Auf der AöW-Mitgliederversammlung erklärte HEIDE RÜHLE
aber auch, dass ihr Bericht als eine „starke Selbstkritik
am europäischen Gesetzgeber“ zu verstehen sei:
Die
zahlreichen Richtlinien zu Vergabeverfahren würden mittlerweile
unübersehbare
Disharmonien aufweisen. Und die unterschiedliche nationale Umsetzung
dieser Richtlinien habe „zu einer weiteren Fragmentierung“ geführt.

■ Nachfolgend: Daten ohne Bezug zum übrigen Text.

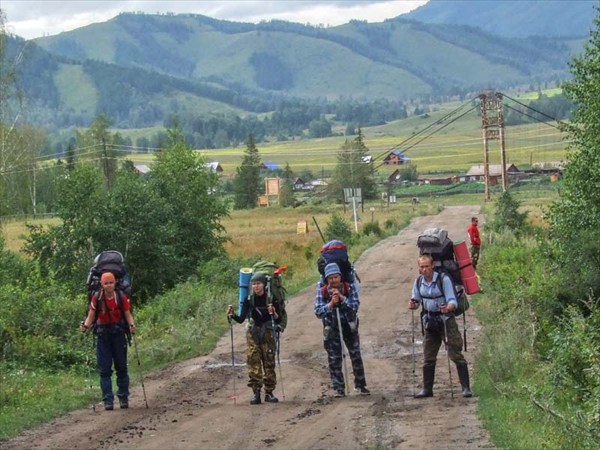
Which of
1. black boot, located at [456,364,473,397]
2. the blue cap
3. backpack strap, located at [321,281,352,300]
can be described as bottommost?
black boot, located at [456,364,473,397]

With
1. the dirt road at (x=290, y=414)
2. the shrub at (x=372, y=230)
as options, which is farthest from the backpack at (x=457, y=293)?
the shrub at (x=372, y=230)

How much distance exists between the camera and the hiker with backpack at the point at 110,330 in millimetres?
13938

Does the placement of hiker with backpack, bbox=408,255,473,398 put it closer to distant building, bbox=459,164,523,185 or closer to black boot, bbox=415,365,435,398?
black boot, bbox=415,365,435,398

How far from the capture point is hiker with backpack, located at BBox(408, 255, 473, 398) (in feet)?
45.0

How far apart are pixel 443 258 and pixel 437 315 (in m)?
0.72

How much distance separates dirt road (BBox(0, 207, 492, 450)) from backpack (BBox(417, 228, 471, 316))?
4.21 ft

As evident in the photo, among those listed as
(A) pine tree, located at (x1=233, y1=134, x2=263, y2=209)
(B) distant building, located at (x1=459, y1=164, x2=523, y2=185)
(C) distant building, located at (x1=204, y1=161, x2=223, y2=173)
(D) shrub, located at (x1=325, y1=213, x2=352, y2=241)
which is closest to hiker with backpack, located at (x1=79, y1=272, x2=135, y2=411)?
(D) shrub, located at (x1=325, y1=213, x2=352, y2=241)

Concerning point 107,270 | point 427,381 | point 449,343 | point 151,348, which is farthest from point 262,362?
point 151,348

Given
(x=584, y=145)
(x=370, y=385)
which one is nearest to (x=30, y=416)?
(x=370, y=385)

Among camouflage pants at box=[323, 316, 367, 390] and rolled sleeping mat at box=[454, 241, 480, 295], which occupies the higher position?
rolled sleeping mat at box=[454, 241, 480, 295]

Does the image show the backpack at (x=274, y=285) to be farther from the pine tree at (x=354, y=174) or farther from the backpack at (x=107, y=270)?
the pine tree at (x=354, y=174)

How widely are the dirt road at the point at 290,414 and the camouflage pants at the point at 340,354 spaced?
0.28m

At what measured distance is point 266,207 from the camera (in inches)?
4136

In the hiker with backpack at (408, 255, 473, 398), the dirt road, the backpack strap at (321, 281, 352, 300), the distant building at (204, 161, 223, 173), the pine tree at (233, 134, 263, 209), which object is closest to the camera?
the dirt road
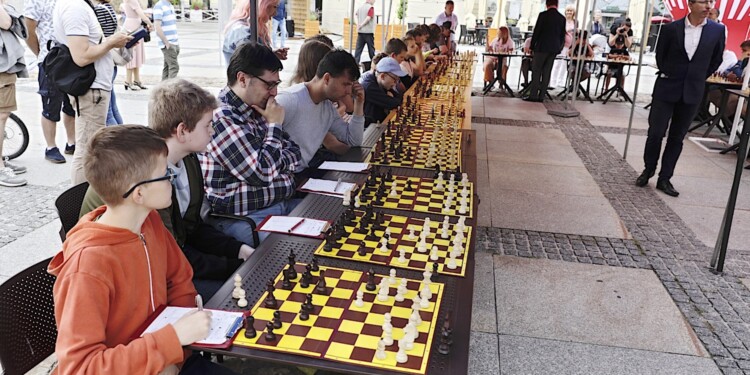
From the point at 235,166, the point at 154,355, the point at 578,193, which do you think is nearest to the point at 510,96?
the point at 578,193

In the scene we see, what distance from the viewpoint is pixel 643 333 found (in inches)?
130

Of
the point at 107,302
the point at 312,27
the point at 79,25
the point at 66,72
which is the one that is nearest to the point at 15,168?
the point at 66,72

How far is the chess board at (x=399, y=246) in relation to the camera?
7.66 ft

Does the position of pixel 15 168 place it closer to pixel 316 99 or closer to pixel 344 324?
pixel 316 99

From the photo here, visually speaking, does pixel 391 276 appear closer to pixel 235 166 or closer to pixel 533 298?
pixel 235 166

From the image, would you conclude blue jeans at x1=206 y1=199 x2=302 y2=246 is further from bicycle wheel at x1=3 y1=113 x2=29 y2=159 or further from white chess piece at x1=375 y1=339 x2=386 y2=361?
bicycle wheel at x1=3 y1=113 x2=29 y2=159

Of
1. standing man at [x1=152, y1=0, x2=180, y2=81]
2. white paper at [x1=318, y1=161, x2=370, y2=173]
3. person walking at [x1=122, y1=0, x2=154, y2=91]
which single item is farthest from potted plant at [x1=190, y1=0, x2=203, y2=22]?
white paper at [x1=318, y1=161, x2=370, y2=173]

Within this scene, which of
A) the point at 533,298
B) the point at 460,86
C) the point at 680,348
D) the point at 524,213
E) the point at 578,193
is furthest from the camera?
the point at 460,86

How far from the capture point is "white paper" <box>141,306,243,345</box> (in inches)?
67.4

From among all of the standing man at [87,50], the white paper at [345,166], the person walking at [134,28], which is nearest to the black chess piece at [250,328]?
the white paper at [345,166]

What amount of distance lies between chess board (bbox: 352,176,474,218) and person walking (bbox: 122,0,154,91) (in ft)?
Result: 23.0

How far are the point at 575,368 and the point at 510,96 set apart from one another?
10613 mm

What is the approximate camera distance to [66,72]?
4.70 m

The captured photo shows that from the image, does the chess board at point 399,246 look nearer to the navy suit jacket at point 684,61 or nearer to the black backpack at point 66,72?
the black backpack at point 66,72
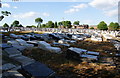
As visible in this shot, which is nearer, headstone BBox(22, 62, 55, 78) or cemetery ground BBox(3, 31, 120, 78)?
headstone BBox(22, 62, 55, 78)

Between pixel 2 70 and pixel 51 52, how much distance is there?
17.9ft

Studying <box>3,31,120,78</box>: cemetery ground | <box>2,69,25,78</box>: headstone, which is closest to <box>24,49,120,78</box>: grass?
<box>3,31,120,78</box>: cemetery ground

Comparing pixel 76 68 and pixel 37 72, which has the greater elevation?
pixel 37 72

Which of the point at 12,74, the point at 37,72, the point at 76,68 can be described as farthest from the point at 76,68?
the point at 12,74

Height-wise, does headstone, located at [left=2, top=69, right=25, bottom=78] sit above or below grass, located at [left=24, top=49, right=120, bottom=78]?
above

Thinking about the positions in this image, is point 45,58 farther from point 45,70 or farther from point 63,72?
point 45,70

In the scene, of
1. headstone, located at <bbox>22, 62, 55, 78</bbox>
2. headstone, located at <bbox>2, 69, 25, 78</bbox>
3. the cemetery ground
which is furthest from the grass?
headstone, located at <bbox>2, 69, 25, 78</bbox>

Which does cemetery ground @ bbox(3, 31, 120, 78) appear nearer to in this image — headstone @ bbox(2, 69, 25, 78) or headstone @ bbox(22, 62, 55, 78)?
headstone @ bbox(22, 62, 55, 78)

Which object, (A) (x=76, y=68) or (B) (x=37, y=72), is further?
(A) (x=76, y=68)

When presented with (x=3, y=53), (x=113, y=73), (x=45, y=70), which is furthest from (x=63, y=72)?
(x=3, y=53)

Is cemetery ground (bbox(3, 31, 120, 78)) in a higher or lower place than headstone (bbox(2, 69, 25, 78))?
lower

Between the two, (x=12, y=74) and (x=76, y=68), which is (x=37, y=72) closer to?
(x=12, y=74)

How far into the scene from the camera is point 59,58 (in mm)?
9336

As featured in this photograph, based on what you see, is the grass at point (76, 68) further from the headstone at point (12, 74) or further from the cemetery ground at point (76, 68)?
the headstone at point (12, 74)
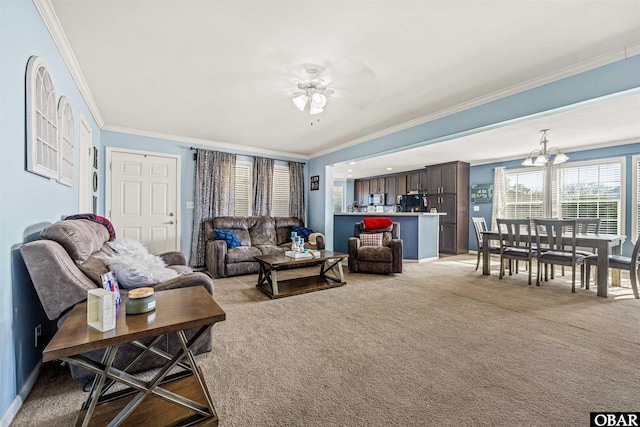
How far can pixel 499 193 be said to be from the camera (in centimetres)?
672

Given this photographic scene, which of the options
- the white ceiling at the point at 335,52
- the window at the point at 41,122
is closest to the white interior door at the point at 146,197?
the white ceiling at the point at 335,52

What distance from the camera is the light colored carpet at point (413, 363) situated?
4.77 ft

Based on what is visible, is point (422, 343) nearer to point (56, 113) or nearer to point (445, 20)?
point (445, 20)

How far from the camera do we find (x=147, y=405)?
4.71 ft

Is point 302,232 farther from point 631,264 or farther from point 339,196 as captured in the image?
point 339,196

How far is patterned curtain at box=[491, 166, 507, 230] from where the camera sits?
670cm

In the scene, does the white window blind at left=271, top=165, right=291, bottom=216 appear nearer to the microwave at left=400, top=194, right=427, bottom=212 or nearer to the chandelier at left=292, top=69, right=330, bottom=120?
the chandelier at left=292, top=69, right=330, bottom=120

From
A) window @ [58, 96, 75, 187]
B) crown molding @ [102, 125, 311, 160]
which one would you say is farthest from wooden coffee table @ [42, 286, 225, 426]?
crown molding @ [102, 125, 311, 160]

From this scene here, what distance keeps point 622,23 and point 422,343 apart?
9.20 ft

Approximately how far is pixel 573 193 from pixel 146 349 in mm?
7692

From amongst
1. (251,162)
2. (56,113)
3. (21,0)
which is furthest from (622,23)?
(251,162)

Das Vergabe- und Ausschreibungswesen sei inzwischen „von
ganz viel soft log über interpretierende Mitteilungen der
EU-Kommission geprägt“. In ihrem Bericht würde
die Kommission aufgefordert, die aus diesem Chaos resultierenden
Fehlleistungen
zu korrigieren.
Zudem kritisierte die EU-Parlamentarierin die mangelnde Transparenz
in der Kommission: „Niemand weiß, wer die Fäden
führt – es
gibt keine klare Koordination.“ An die Mitglieder der
AöW
wandte sich Rühle mit dem Appell:
„Wenden
Sie sich an das Parlament – vor allem nach dem Lissabon-Vertrag – und
nicht nur an die Bundesregierung, die nicht in jedem Fall die
richtigen Fragen und Antworten in Beschwerdeverfahren stellt.“
In
die von der Bundesregierung offen gelassenen Erklärungslücken
könne dann die Kommission „reinstoßen“.
Viele Mitglieder des EU-Parlaments hätten einen besseren
Zugang zu den zuständigen EU-Kommissaren als die Bundesregierung. Über
diesen Weg könne im Vorfeld von kritischen Entscheidungen
einiges abgebogen werden, zeigte sich HEIDE RÜHLE überzeugt.